Come è successo a un gruppo di circa ottanta donne spagnole di varie età, filmate in un vicolo a fare pipì durante la Maruxaina, una festa popolare a San Cibrao in Galizia.
I video, ripresi da una telecamera di sicurezza, sono stati poi pubblicati su siti porno a pagamento.
Le donne, sbigottite dal ritrovarsi tra le star della pornografia, hanno denunciato l’accaduto, che è finito nelle aule di un tribunale.
Finito bene?
No, finito male, perché il giudice ha decretato che non si tratta di un reato, in quanto i filmati sono stati registrati in una zona pubblica della città e, di conseguenza, non intendevano violare l’intimità fisica e morale delle donne in questione.
Perché riprendere una donna a sua insaputa, mentre si apparta per fare pipì, non lede la sua intimità fisica e morale. Non viola la sua privacy.
E rendere pubblici questi video, lucrarci, condividerli all’infinito non infrange nessuna legge.
Come se fosse più importante tutelare il divieto di urinare in un vicolo appartato rispetto alla condivisione non consensuale di immagini intime.
Ed è proprio questo il problema.
La legge, che troppe volte non contiene quel minimo di buon senso che anche un filo d’erba possiede.
Non serve a niente indignarsi, rimanere a bocca aperta.
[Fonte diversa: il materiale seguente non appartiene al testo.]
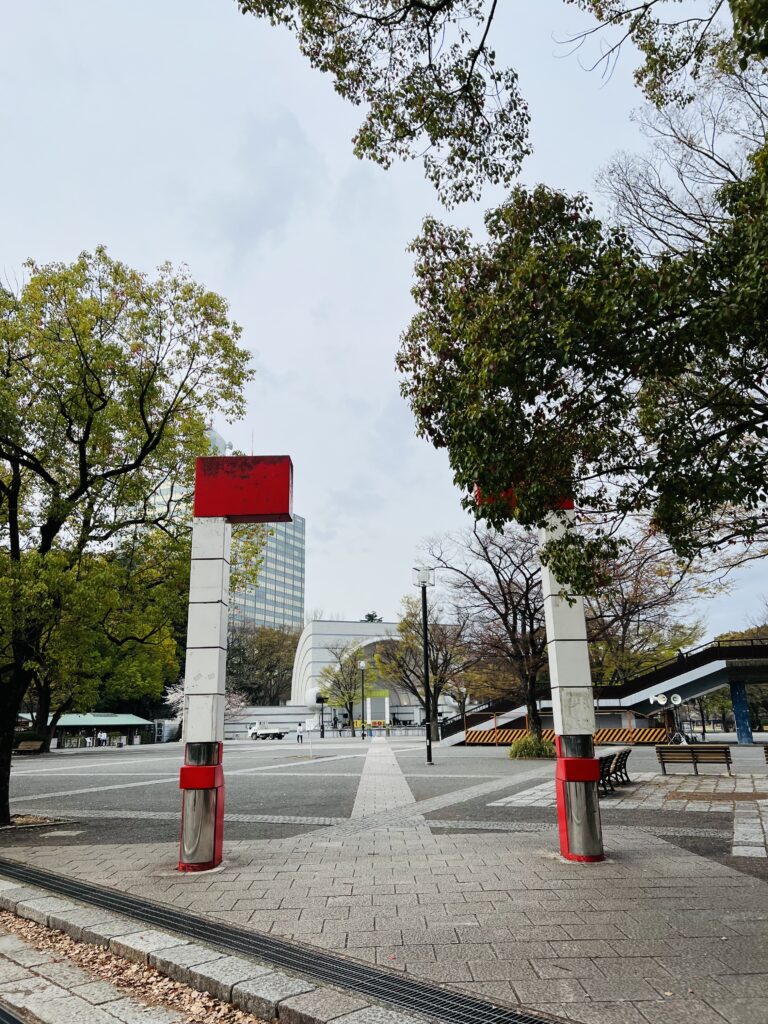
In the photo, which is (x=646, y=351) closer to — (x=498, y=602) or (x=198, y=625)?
(x=198, y=625)

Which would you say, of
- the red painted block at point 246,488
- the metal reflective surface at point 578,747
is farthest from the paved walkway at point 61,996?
the red painted block at point 246,488

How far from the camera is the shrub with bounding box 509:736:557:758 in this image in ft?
68.5

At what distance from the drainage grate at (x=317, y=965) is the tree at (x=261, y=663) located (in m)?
63.9

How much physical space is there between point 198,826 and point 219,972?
10.2 ft

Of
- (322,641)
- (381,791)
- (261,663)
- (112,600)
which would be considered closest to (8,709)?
(112,600)

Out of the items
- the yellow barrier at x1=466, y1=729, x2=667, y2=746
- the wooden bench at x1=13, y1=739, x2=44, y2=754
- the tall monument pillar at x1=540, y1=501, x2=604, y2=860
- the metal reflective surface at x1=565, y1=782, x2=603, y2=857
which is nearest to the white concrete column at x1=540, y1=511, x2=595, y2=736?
the tall monument pillar at x1=540, y1=501, x2=604, y2=860

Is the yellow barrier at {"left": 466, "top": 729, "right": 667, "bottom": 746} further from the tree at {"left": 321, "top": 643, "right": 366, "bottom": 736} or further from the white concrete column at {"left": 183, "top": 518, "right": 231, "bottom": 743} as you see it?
the tree at {"left": 321, "top": 643, "right": 366, "bottom": 736}

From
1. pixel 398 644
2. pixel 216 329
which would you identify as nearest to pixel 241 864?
pixel 216 329

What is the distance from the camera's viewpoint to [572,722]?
684cm

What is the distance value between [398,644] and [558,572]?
1411 inches

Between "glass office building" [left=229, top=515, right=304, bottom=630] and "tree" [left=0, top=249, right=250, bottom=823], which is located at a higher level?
"glass office building" [left=229, top=515, right=304, bottom=630]

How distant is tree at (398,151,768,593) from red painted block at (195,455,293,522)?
5.91ft

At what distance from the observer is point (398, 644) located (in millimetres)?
41688

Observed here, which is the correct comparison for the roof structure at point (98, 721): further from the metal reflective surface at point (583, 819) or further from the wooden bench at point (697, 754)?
the metal reflective surface at point (583, 819)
Bisogna fare sentire il proprio dissenso, continuare a resistere anche di fronte a sconfitte come questa, come hanno fatto le attiviste dell’associazione “Mujeres en Igualdad Burela”, che ricorreranno in appello contro la sentenza per smascherare i colpevoli e tentare di cancellare tutti i video, che ancora oggi sono a disposizione di chiunque.
Morale della favola: se ti scappa la pipì, non farla per strada.